The Communication Workers Union (CWU) has called on communications minister Siphiwe Nyanda to fire Sentech's board, saying poor management had led to its failure to deliver.
While the union welcomed last week's release of the task team report on the condition of state-owned entities Sentech and the SABC, it also called on Nyanda to take a tough approach to improving management of the signal distributor.
The union says it will push the minister to remove the entire Sentech board as it has failed to develop and implement a coherent vision and strategy at the company.
“We can't have people who do not know how to do their job in our state-owned enterprises,” says Matankana Mothapo, national spokesman for the CWU.

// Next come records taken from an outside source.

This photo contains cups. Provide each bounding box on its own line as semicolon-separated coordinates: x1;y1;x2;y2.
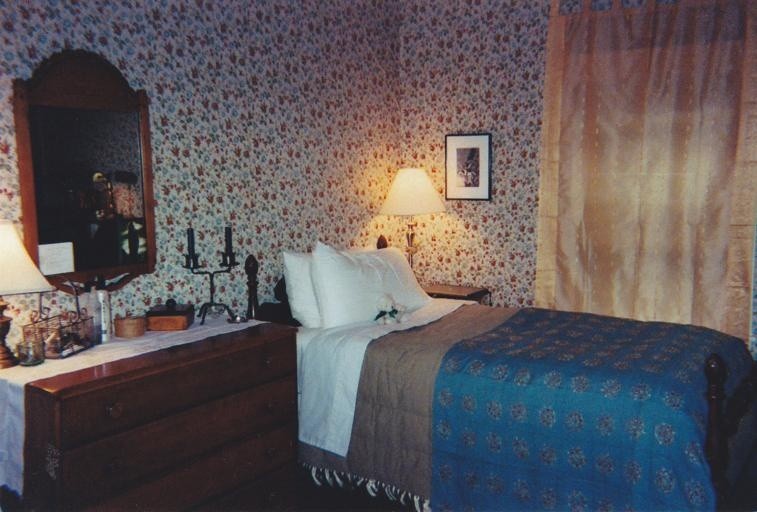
16;339;44;366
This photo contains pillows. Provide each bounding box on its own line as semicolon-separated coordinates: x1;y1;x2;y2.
309;238;432;332
281;250;317;332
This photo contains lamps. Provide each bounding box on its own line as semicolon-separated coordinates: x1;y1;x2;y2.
1;225;51;367
378;167;445;269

The task team, which was commissioned in June 2009, revealed the signal distributor was in a weak and financially thorny position and called for immediate action.
While the minister has shied away from taking any decisions on the future of the Sentech board, its CEO and other members of management, the report alludes to the role poor management played in the Sentech crisis.
While Nyanda has been sympathetic to Sentech's troubles, admitting it battled to receive the money it needed to function properly, Mothapo says management should also be blamed for poor performance over the years.
The CWU says the state-owned entity's poor track record, which has seen it run at a deficit for more than five years, could be improved with an overhaul of its management.
Sentech has been in financial dire straits for several years, battling to source funding for some of its major projects, which include SA's digital migration and the company's role as a backup service to Telkom for the Fifa 2010 Soccer World Cup.
“We can't keep on dishing out bonuses to people who don't produce what is needed or what they are employed to execute under a mandate given to them when they were hired, while our workers are still exploited by the top management of this institution. We need change in Sentech before it becomes disarrayed,” says Mothapo.